REQUEST A: In the article on U.S. crude stockpiles, translate this sentence into Spanish: "At 438.9 million barrels, U.S. crude oil inventories were about 2% above the five-year average for this time of year, the EIA said."
REQUEST B: Continue the article on U.S. crude stockpiles from its final sentence.

PROVIDED TEXT:
U.S. crude stockpiles rise unexpectedly as imports soar

MOSCOW (MRC) -- U.S. crude oil stockpiles rose last week after nearly two months of declines as imports jumped to their highest since January, while gasoline and distillate inventories also grew as refiners ramped up production to their highest rate this year so far, the Energy Information Administration said, as per Finance.

Crude inventories rose 2.4 million barrels in the week to Aug. 2, compared with analysts’ expectations for a decrease of 2.8 million barrels. At 438.9 million barrels, U.S. crude oil inventories were about 2% above the five-year average for this time of year, the EIA said.

Net U.S. crude imports rose last week by 1.2 million barrels per day to 5.3 million bpd, their highest since January, as exports alone fell their lowest since October 2018 at 1.9 million bpd.

Crude production grew 100,000 bpd to 12.3 million bpd, just under its weekly record high at 12.4 million hit in May. Crude stocks at the Cushing, Oklahoma, delivery hub for U.S. crude futures fell 1.5 million barrels, EIA said.

The oil markets extended losses after the data. U.S. crude futures were down USD2.82, or 5.3%, at $50.76 a barrel at 11:39 a.m. EDT (1539 GMT), while Brent crude fell USD2.58, or 4.5% to $56.34 a barrel.

DATA BLOCK:
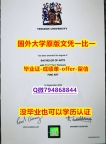 办理研究生假学历《英国提赛德大学毕业文凭，学位证书申请】国外录取通知书办理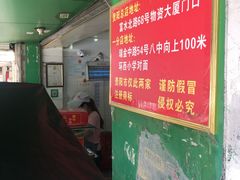 -矮子馅饼(贵阳总店)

WRITTEN REPLY A: Con 438,9 millones de barriles, los inventarios de petróleo crudo de EE. UU. se situaban aproximadamente un 2 % por encima del promedio de cinco años para esta época del año, según la EIA.

WRITTEN REPLY B:
“The first build to oil inventories in eight weeks puts further downward pressure on prices amid an already strong sell-off,” said Matthew Smith, director of commodity research at ClipperData. "The big jump in refinery runs - to the highest point since the last week of 2018 - has not surprisingly translated into builds across the products, further greasing the wheels for today’s sell-off."

Refinery crude runs rose 786,000 bpd, EIA data showed. Refinery utilization rates rose by 3.4 percentage points to 96.4% of total capacity. Gasoline stocks rose 4.4 million barrels, compared with analysts’ expectations in a Reuters poll for a 722,000-barrel drop.

Distillate stockpiles, which include diesel and heating oil, rose 1.5 million barrels, versus expectations for a 482,000 barrels increase, the EIA data showed.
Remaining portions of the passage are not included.